Yes. I was often uncomfortable reading this book, especially the murders, but also with the criminals’ attitude towards woman and their brutal treatment of the women they work as prostitutes. I felt uncomfortable reading about the prostitutes because I didn’t know the killers had tried to be pimps, and because, as abusive the pimp-prostitutes is, Buono and Bianchi were more abusive. They tormented the two women physically, sexually, and verbally. When the girls escaped their brutal lives, Buono and Bianchi turned to murder.
But no. As uncomfortable reading about the murders and other crimes was, I signed up for it. I brought the book knowing there were those details in it. In fact, I would have felt cheated if the details about the murders wasn’t in it. So what does that say about me? How I chase my entertainment? Entertainment? Perhaps that is not the right word. Pastime might be better, but it still leave me unsatisfied. I still says something about me that I don’t want to omit.
I like murder.
Or rather, I find murder interesting and worth researching. The Bible tells us about Cain and Abel. Cain killed Abel, making him the first murderer, and God punished him by sending him into exiled with a mark on him. As a deterrent against murder, it failed for we have murder today. I’m an atheist, so I don’t believe the story, but it served to illustrate how bizarre and yet how ubiquitous killing a fellow human being is. Gangsters, robbers, angry spouses, rowdy drunks, fun- or experience-seekers, and others all commit murder. How many arguments include the threat of death. “I’ll kill you!” We created war to have an excuse for homicide on grand scale.
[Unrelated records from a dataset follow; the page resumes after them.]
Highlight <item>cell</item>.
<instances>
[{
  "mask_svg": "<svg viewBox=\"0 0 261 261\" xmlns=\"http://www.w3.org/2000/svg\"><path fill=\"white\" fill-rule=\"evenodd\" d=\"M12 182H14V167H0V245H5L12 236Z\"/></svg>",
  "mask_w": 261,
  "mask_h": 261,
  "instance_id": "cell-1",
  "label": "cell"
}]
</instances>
And yet, when it happens, we are surprised and shocked and horrified. Never in Bellingham! Not here! Never in my town! Yet, we need to know the salacious details. Was it motivated by drugs? Infidelity? Greed? Or something else? Was there even a motive?
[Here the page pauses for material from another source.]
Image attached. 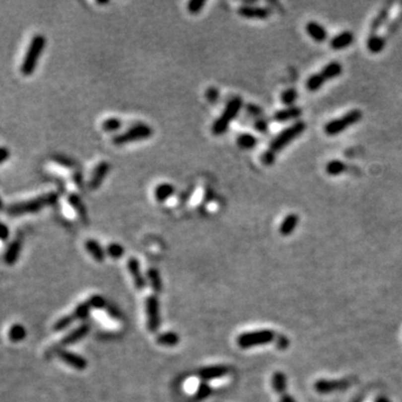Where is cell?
<instances>
[{"label":"cell","mask_w":402,"mask_h":402,"mask_svg":"<svg viewBox=\"0 0 402 402\" xmlns=\"http://www.w3.org/2000/svg\"><path fill=\"white\" fill-rule=\"evenodd\" d=\"M174 194V187L170 183H161L154 190L155 199L159 202H163V201L168 200L170 197Z\"/></svg>","instance_id":"4316f807"},{"label":"cell","mask_w":402,"mask_h":402,"mask_svg":"<svg viewBox=\"0 0 402 402\" xmlns=\"http://www.w3.org/2000/svg\"><path fill=\"white\" fill-rule=\"evenodd\" d=\"M271 386L275 392L278 393L279 396L287 392V379H286V375L280 371H277L272 374Z\"/></svg>","instance_id":"d4e9b609"},{"label":"cell","mask_w":402,"mask_h":402,"mask_svg":"<svg viewBox=\"0 0 402 402\" xmlns=\"http://www.w3.org/2000/svg\"><path fill=\"white\" fill-rule=\"evenodd\" d=\"M237 144L240 149L244 150H250L257 144V137L250 133H243L239 134L237 137Z\"/></svg>","instance_id":"83f0119b"},{"label":"cell","mask_w":402,"mask_h":402,"mask_svg":"<svg viewBox=\"0 0 402 402\" xmlns=\"http://www.w3.org/2000/svg\"><path fill=\"white\" fill-rule=\"evenodd\" d=\"M26 330L22 325L20 324H15L12 325L10 330L8 332V336L11 339L12 342H20L26 337Z\"/></svg>","instance_id":"1f68e13d"},{"label":"cell","mask_w":402,"mask_h":402,"mask_svg":"<svg viewBox=\"0 0 402 402\" xmlns=\"http://www.w3.org/2000/svg\"><path fill=\"white\" fill-rule=\"evenodd\" d=\"M355 382L354 378H343V379H321L315 382V390L323 395H328L330 392L342 391L350 388Z\"/></svg>","instance_id":"9c48e42d"},{"label":"cell","mask_w":402,"mask_h":402,"mask_svg":"<svg viewBox=\"0 0 402 402\" xmlns=\"http://www.w3.org/2000/svg\"><path fill=\"white\" fill-rule=\"evenodd\" d=\"M306 31L312 39L317 43H323L328 39V31L323 26L316 21H310L306 25Z\"/></svg>","instance_id":"ffe728a7"},{"label":"cell","mask_w":402,"mask_h":402,"mask_svg":"<svg viewBox=\"0 0 402 402\" xmlns=\"http://www.w3.org/2000/svg\"><path fill=\"white\" fill-rule=\"evenodd\" d=\"M393 6V2L389 1L382 7L381 10L378 12V15L373 18L372 22L370 25V31L369 35H378V30L386 24L389 16H390L391 7Z\"/></svg>","instance_id":"e0dca14e"},{"label":"cell","mask_w":402,"mask_h":402,"mask_svg":"<svg viewBox=\"0 0 402 402\" xmlns=\"http://www.w3.org/2000/svg\"><path fill=\"white\" fill-rule=\"evenodd\" d=\"M96 3L97 4H107V3H109V1H97Z\"/></svg>","instance_id":"f6af8a7d"},{"label":"cell","mask_w":402,"mask_h":402,"mask_svg":"<svg viewBox=\"0 0 402 402\" xmlns=\"http://www.w3.org/2000/svg\"><path fill=\"white\" fill-rule=\"evenodd\" d=\"M306 130V123L303 121H297L290 127L284 129L283 131L279 132L277 135L272 138L270 142L269 147L264 152L262 155V162L263 164L270 167L275 163L276 156L278 155L279 152L287 146L290 142L296 140L302 134L305 132Z\"/></svg>","instance_id":"6da1fadb"},{"label":"cell","mask_w":402,"mask_h":402,"mask_svg":"<svg viewBox=\"0 0 402 402\" xmlns=\"http://www.w3.org/2000/svg\"><path fill=\"white\" fill-rule=\"evenodd\" d=\"M279 335H276L271 330H261L255 332H247L240 334L237 337V344L241 348H249L258 345H265L278 339Z\"/></svg>","instance_id":"52a82bcc"},{"label":"cell","mask_w":402,"mask_h":402,"mask_svg":"<svg viewBox=\"0 0 402 402\" xmlns=\"http://www.w3.org/2000/svg\"><path fill=\"white\" fill-rule=\"evenodd\" d=\"M3 208V203H2V201H1V199H0V210H1Z\"/></svg>","instance_id":"bcb514c9"},{"label":"cell","mask_w":402,"mask_h":402,"mask_svg":"<svg viewBox=\"0 0 402 402\" xmlns=\"http://www.w3.org/2000/svg\"><path fill=\"white\" fill-rule=\"evenodd\" d=\"M45 47H46V37L44 35L37 34L31 38L20 65L21 75L28 77L34 74Z\"/></svg>","instance_id":"7a4b0ae2"},{"label":"cell","mask_w":402,"mask_h":402,"mask_svg":"<svg viewBox=\"0 0 402 402\" xmlns=\"http://www.w3.org/2000/svg\"><path fill=\"white\" fill-rule=\"evenodd\" d=\"M89 303V305L93 308H97V310H102V308H104L106 306V302L105 299L103 298L100 295H94L91 298L87 301Z\"/></svg>","instance_id":"74e56055"},{"label":"cell","mask_w":402,"mask_h":402,"mask_svg":"<svg viewBox=\"0 0 402 402\" xmlns=\"http://www.w3.org/2000/svg\"><path fill=\"white\" fill-rule=\"evenodd\" d=\"M280 397V399H279V401L280 402H296L295 401L292 397H290L287 392L286 393H284V395H281V396H279Z\"/></svg>","instance_id":"ee69618b"},{"label":"cell","mask_w":402,"mask_h":402,"mask_svg":"<svg viewBox=\"0 0 402 402\" xmlns=\"http://www.w3.org/2000/svg\"><path fill=\"white\" fill-rule=\"evenodd\" d=\"M302 113L303 112H302L301 107L290 106V107H287V109L277 111L274 114V116H272V120H274L275 122L283 123V122H287V121H290V120L298 119L299 116L302 115Z\"/></svg>","instance_id":"d6986e66"},{"label":"cell","mask_w":402,"mask_h":402,"mask_svg":"<svg viewBox=\"0 0 402 402\" xmlns=\"http://www.w3.org/2000/svg\"><path fill=\"white\" fill-rule=\"evenodd\" d=\"M299 222V217L296 213H289L286 216L279 226V234L284 237H287L293 234L296 229Z\"/></svg>","instance_id":"44dd1931"},{"label":"cell","mask_w":402,"mask_h":402,"mask_svg":"<svg viewBox=\"0 0 402 402\" xmlns=\"http://www.w3.org/2000/svg\"><path fill=\"white\" fill-rule=\"evenodd\" d=\"M58 199L57 194H47L44 196H40L36 199H31L28 201H25L22 203L15 204L13 207H11V212L13 214H21L26 212H36L39 211L40 209H43L46 205H51L53 203H55Z\"/></svg>","instance_id":"ba28073f"},{"label":"cell","mask_w":402,"mask_h":402,"mask_svg":"<svg viewBox=\"0 0 402 402\" xmlns=\"http://www.w3.org/2000/svg\"><path fill=\"white\" fill-rule=\"evenodd\" d=\"M205 4V1H199V0H192L189 3H188V11L192 15H197V13H199L201 11V9L203 8V6Z\"/></svg>","instance_id":"f35d334b"},{"label":"cell","mask_w":402,"mask_h":402,"mask_svg":"<svg viewBox=\"0 0 402 402\" xmlns=\"http://www.w3.org/2000/svg\"><path fill=\"white\" fill-rule=\"evenodd\" d=\"M342 65L338 62H331L326 64L319 73L308 77L306 82V88L310 92H316L323 86L330 79H333L342 74Z\"/></svg>","instance_id":"5b68a950"},{"label":"cell","mask_w":402,"mask_h":402,"mask_svg":"<svg viewBox=\"0 0 402 402\" xmlns=\"http://www.w3.org/2000/svg\"><path fill=\"white\" fill-rule=\"evenodd\" d=\"M147 279L150 281L151 288L153 289L155 294H159L162 292V280H161L160 272L155 268H150L147 270Z\"/></svg>","instance_id":"f546056e"},{"label":"cell","mask_w":402,"mask_h":402,"mask_svg":"<svg viewBox=\"0 0 402 402\" xmlns=\"http://www.w3.org/2000/svg\"><path fill=\"white\" fill-rule=\"evenodd\" d=\"M325 171L329 174V176L336 177L346 171V164L344 163L343 161L332 160V161H330L328 164H326Z\"/></svg>","instance_id":"f1b7e54d"},{"label":"cell","mask_w":402,"mask_h":402,"mask_svg":"<svg viewBox=\"0 0 402 402\" xmlns=\"http://www.w3.org/2000/svg\"><path fill=\"white\" fill-rule=\"evenodd\" d=\"M241 107H243V98L239 96L232 97L231 100L228 102L225 110H223L221 115L214 121L211 128V131L214 135H221V134L227 131L231 121H234L236 119V116L238 115Z\"/></svg>","instance_id":"3957f363"},{"label":"cell","mask_w":402,"mask_h":402,"mask_svg":"<svg viewBox=\"0 0 402 402\" xmlns=\"http://www.w3.org/2000/svg\"><path fill=\"white\" fill-rule=\"evenodd\" d=\"M152 135H153V129L150 125L145 123H137L127 130L125 132L114 135L113 138H112V142H113L114 145L120 146L131 142L146 140V138L151 137Z\"/></svg>","instance_id":"8992f818"},{"label":"cell","mask_w":402,"mask_h":402,"mask_svg":"<svg viewBox=\"0 0 402 402\" xmlns=\"http://www.w3.org/2000/svg\"><path fill=\"white\" fill-rule=\"evenodd\" d=\"M254 127H255V129L257 130L258 132L265 133L268 130V123H267V121L265 119L258 118L256 121H255Z\"/></svg>","instance_id":"60d3db41"},{"label":"cell","mask_w":402,"mask_h":402,"mask_svg":"<svg viewBox=\"0 0 402 402\" xmlns=\"http://www.w3.org/2000/svg\"><path fill=\"white\" fill-rule=\"evenodd\" d=\"M156 343L163 346H174L179 343V336L174 332L163 333L156 338Z\"/></svg>","instance_id":"4dcf8cb0"},{"label":"cell","mask_w":402,"mask_h":402,"mask_svg":"<svg viewBox=\"0 0 402 402\" xmlns=\"http://www.w3.org/2000/svg\"><path fill=\"white\" fill-rule=\"evenodd\" d=\"M68 202L70 204V207L75 210L76 213H77V216L79 217L80 220H82L84 223H87L88 222L87 210H86V207H85L83 200L80 199L76 194H70L68 197Z\"/></svg>","instance_id":"7402d4cb"},{"label":"cell","mask_w":402,"mask_h":402,"mask_svg":"<svg viewBox=\"0 0 402 402\" xmlns=\"http://www.w3.org/2000/svg\"><path fill=\"white\" fill-rule=\"evenodd\" d=\"M366 47L373 54L381 53L386 47V38L379 35H369L366 40Z\"/></svg>","instance_id":"484cf974"},{"label":"cell","mask_w":402,"mask_h":402,"mask_svg":"<svg viewBox=\"0 0 402 402\" xmlns=\"http://www.w3.org/2000/svg\"><path fill=\"white\" fill-rule=\"evenodd\" d=\"M91 308L92 307H91V305H89L88 302L78 304V305L76 306L75 310L73 311V313H70V315H71V317H73L74 322L76 320H84L85 317H87Z\"/></svg>","instance_id":"d6a6232c"},{"label":"cell","mask_w":402,"mask_h":402,"mask_svg":"<svg viewBox=\"0 0 402 402\" xmlns=\"http://www.w3.org/2000/svg\"><path fill=\"white\" fill-rule=\"evenodd\" d=\"M205 97L210 103H216L219 98V91L216 87H209L205 92Z\"/></svg>","instance_id":"ab89813d"},{"label":"cell","mask_w":402,"mask_h":402,"mask_svg":"<svg viewBox=\"0 0 402 402\" xmlns=\"http://www.w3.org/2000/svg\"><path fill=\"white\" fill-rule=\"evenodd\" d=\"M58 356H60V359L63 362H65L67 365H69L70 368L75 370L83 371L87 368V361L83 356L75 354L73 352L60 351L58 352Z\"/></svg>","instance_id":"5bb4252c"},{"label":"cell","mask_w":402,"mask_h":402,"mask_svg":"<svg viewBox=\"0 0 402 402\" xmlns=\"http://www.w3.org/2000/svg\"><path fill=\"white\" fill-rule=\"evenodd\" d=\"M107 254L112 258L118 259L124 254V248L120 244H110L109 247H107Z\"/></svg>","instance_id":"8d00e7d4"},{"label":"cell","mask_w":402,"mask_h":402,"mask_svg":"<svg viewBox=\"0 0 402 402\" xmlns=\"http://www.w3.org/2000/svg\"><path fill=\"white\" fill-rule=\"evenodd\" d=\"M145 311H146V319H147V329L151 333H154L158 331L159 324H160V316H159V301L155 296L147 297L145 302Z\"/></svg>","instance_id":"30bf717a"},{"label":"cell","mask_w":402,"mask_h":402,"mask_svg":"<svg viewBox=\"0 0 402 402\" xmlns=\"http://www.w3.org/2000/svg\"><path fill=\"white\" fill-rule=\"evenodd\" d=\"M128 268H129L130 274H131V276H132L133 283H134V285H135L136 289L144 290L146 287V281L144 279V277H143V275H142L140 263H138L137 259L134 257L130 258L128 262Z\"/></svg>","instance_id":"9a60e30c"},{"label":"cell","mask_w":402,"mask_h":402,"mask_svg":"<svg viewBox=\"0 0 402 402\" xmlns=\"http://www.w3.org/2000/svg\"><path fill=\"white\" fill-rule=\"evenodd\" d=\"M229 372V368L226 365H214V366H208V368H203L199 370L198 375L199 378L202 380L203 382L210 381V380L220 379L227 375Z\"/></svg>","instance_id":"2e32d148"},{"label":"cell","mask_w":402,"mask_h":402,"mask_svg":"<svg viewBox=\"0 0 402 402\" xmlns=\"http://www.w3.org/2000/svg\"><path fill=\"white\" fill-rule=\"evenodd\" d=\"M246 110L249 114H252L253 116H258V118H261L262 115V109L257 105H254V104H248L247 107H246Z\"/></svg>","instance_id":"b9f144b4"},{"label":"cell","mask_w":402,"mask_h":402,"mask_svg":"<svg viewBox=\"0 0 402 402\" xmlns=\"http://www.w3.org/2000/svg\"><path fill=\"white\" fill-rule=\"evenodd\" d=\"M122 127V122L118 118H110L106 119L104 122L102 123V129L104 130L105 132H116L118 130Z\"/></svg>","instance_id":"e575fe53"},{"label":"cell","mask_w":402,"mask_h":402,"mask_svg":"<svg viewBox=\"0 0 402 402\" xmlns=\"http://www.w3.org/2000/svg\"><path fill=\"white\" fill-rule=\"evenodd\" d=\"M298 97V93L295 88H288L285 89V91L281 93L280 100L283 102L284 105H288L289 107L292 106L295 102H296Z\"/></svg>","instance_id":"836d02e7"},{"label":"cell","mask_w":402,"mask_h":402,"mask_svg":"<svg viewBox=\"0 0 402 402\" xmlns=\"http://www.w3.org/2000/svg\"><path fill=\"white\" fill-rule=\"evenodd\" d=\"M9 158H10V151L7 147L0 146V164L6 162Z\"/></svg>","instance_id":"7bdbcfd3"},{"label":"cell","mask_w":402,"mask_h":402,"mask_svg":"<svg viewBox=\"0 0 402 402\" xmlns=\"http://www.w3.org/2000/svg\"><path fill=\"white\" fill-rule=\"evenodd\" d=\"M89 331V326L87 324H82L78 328H76L74 331H71L68 334H66L64 337L61 339V342L55 346L56 350H60L62 347L70 345V344H74L76 342H78L79 339H82L84 336H86V334Z\"/></svg>","instance_id":"4fadbf2b"},{"label":"cell","mask_w":402,"mask_h":402,"mask_svg":"<svg viewBox=\"0 0 402 402\" xmlns=\"http://www.w3.org/2000/svg\"><path fill=\"white\" fill-rule=\"evenodd\" d=\"M87 252L92 255V257L95 259L97 263H103L105 259V252L102 246L97 243L95 239H87L85 243Z\"/></svg>","instance_id":"603a6c76"},{"label":"cell","mask_w":402,"mask_h":402,"mask_svg":"<svg viewBox=\"0 0 402 402\" xmlns=\"http://www.w3.org/2000/svg\"><path fill=\"white\" fill-rule=\"evenodd\" d=\"M110 168H111V165L109 162H106V161H102V162H100L96 165L92 173L91 180H89V182H88L89 189L96 190L101 187L103 181H104L105 177L110 172Z\"/></svg>","instance_id":"7c38bea8"},{"label":"cell","mask_w":402,"mask_h":402,"mask_svg":"<svg viewBox=\"0 0 402 402\" xmlns=\"http://www.w3.org/2000/svg\"><path fill=\"white\" fill-rule=\"evenodd\" d=\"M238 13L241 17L247 19H259L264 20L270 16V9L266 7H259L255 4H244L238 9Z\"/></svg>","instance_id":"8fae6325"},{"label":"cell","mask_w":402,"mask_h":402,"mask_svg":"<svg viewBox=\"0 0 402 402\" xmlns=\"http://www.w3.org/2000/svg\"><path fill=\"white\" fill-rule=\"evenodd\" d=\"M20 250H21V241L19 239H15L8 246L6 254H4V262H6V264H8V265L15 264L18 257H19Z\"/></svg>","instance_id":"cb8c5ba5"},{"label":"cell","mask_w":402,"mask_h":402,"mask_svg":"<svg viewBox=\"0 0 402 402\" xmlns=\"http://www.w3.org/2000/svg\"><path fill=\"white\" fill-rule=\"evenodd\" d=\"M210 393H211V388H210V386L207 382H202L199 384L198 388H197L195 398L198 400L204 399V398H207Z\"/></svg>","instance_id":"d590c367"},{"label":"cell","mask_w":402,"mask_h":402,"mask_svg":"<svg viewBox=\"0 0 402 402\" xmlns=\"http://www.w3.org/2000/svg\"><path fill=\"white\" fill-rule=\"evenodd\" d=\"M354 42V34L350 30L342 31V33L337 34L336 36L331 39L330 46L331 48H333L334 51H341L352 45V43Z\"/></svg>","instance_id":"ac0fdd59"},{"label":"cell","mask_w":402,"mask_h":402,"mask_svg":"<svg viewBox=\"0 0 402 402\" xmlns=\"http://www.w3.org/2000/svg\"><path fill=\"white\" fill-rule=\"evenodd\" d=\"M362 118H363V113H362L361 110H351L347 113L342 115L341 118L334 119L326 123L324 127V132L326 133V135L335 136L343 131H345L346 129L351 128L352 125L359 123Z\"/></svg>","instance_id":"277c9868"}]
</instances>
When Buono and Bianchi killed Yolanda Washington it appears to be a punishment against prostitutes. Two prostitutes escaped, so all prostitutes are guilty, At least, that is my take of their mindset. They started by killing prostitutes, but then they victimized any vulnerable women they found. They posted as police officers to gain the trust of the victims, and they brought them to Buono’s home to rape and murder them. They killed the women to get away with raping them; they raped the women, since, well, they were going to kill them anyway, so what a little rape before? Was it about rape? Was it about murder? I don’t think the killers knew. They didn’t come across as strong on self-reflection. Like a beast, a lion or a shark or wolf, they killed because it was their nature. But is false. The lion and shark and wolf kills to eat. Buono and Bianchi kill to kill.
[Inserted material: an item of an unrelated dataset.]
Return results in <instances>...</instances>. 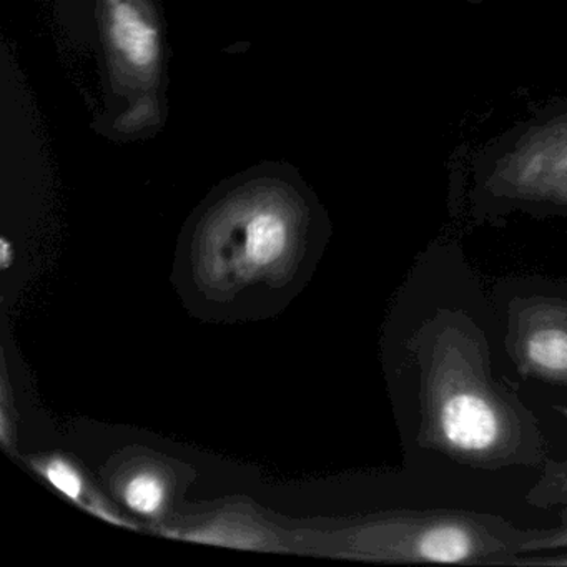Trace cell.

They were monsters. The Hillside Strangers is a book real life monsters.
Angelo Buono died in Calipatria State Prison on September 21, 2002, and he will not be miss. Kenneth Bianchi is still alive, but at age 73, he will die soon. Hopefully! He is a permanent inmate at Washington State Penitentiary in Walla Walla, Washington, for the Bellingham murders. Before the Hillside murders, in Rochester, New York, there was a series of murders alled the ABC Murders, which he is a suspect, but nothing has been proven. The cases remain unsolved. I don’t think he did these murders, because the MO was totally different. They seemed better organized than Bianchi is capable of. I see Buono as the mastermind as the Hillside murders and Bianchi is a stumbling idiot. The Bellingham murders, which Bianchi was the sole murderer, were easily solved, and they blew the lid off the Hillside Stranglers.
The word in the book is epicene, meaning having characteristics of both sexes. It use in the following sentence: His voice, his manner, so unaggressive, rather epicene, reassured her. This is a scene in which Bianchi, with Buono waiting in the car, gained the trust of a victim, Jane King. The killers found her waiting for a bus, and using Bianchi’s charm, they convinced her to come with them.
The Hillside Stranglers detail the case of real murders. The details shocked me, and I am sure they will also shocked you.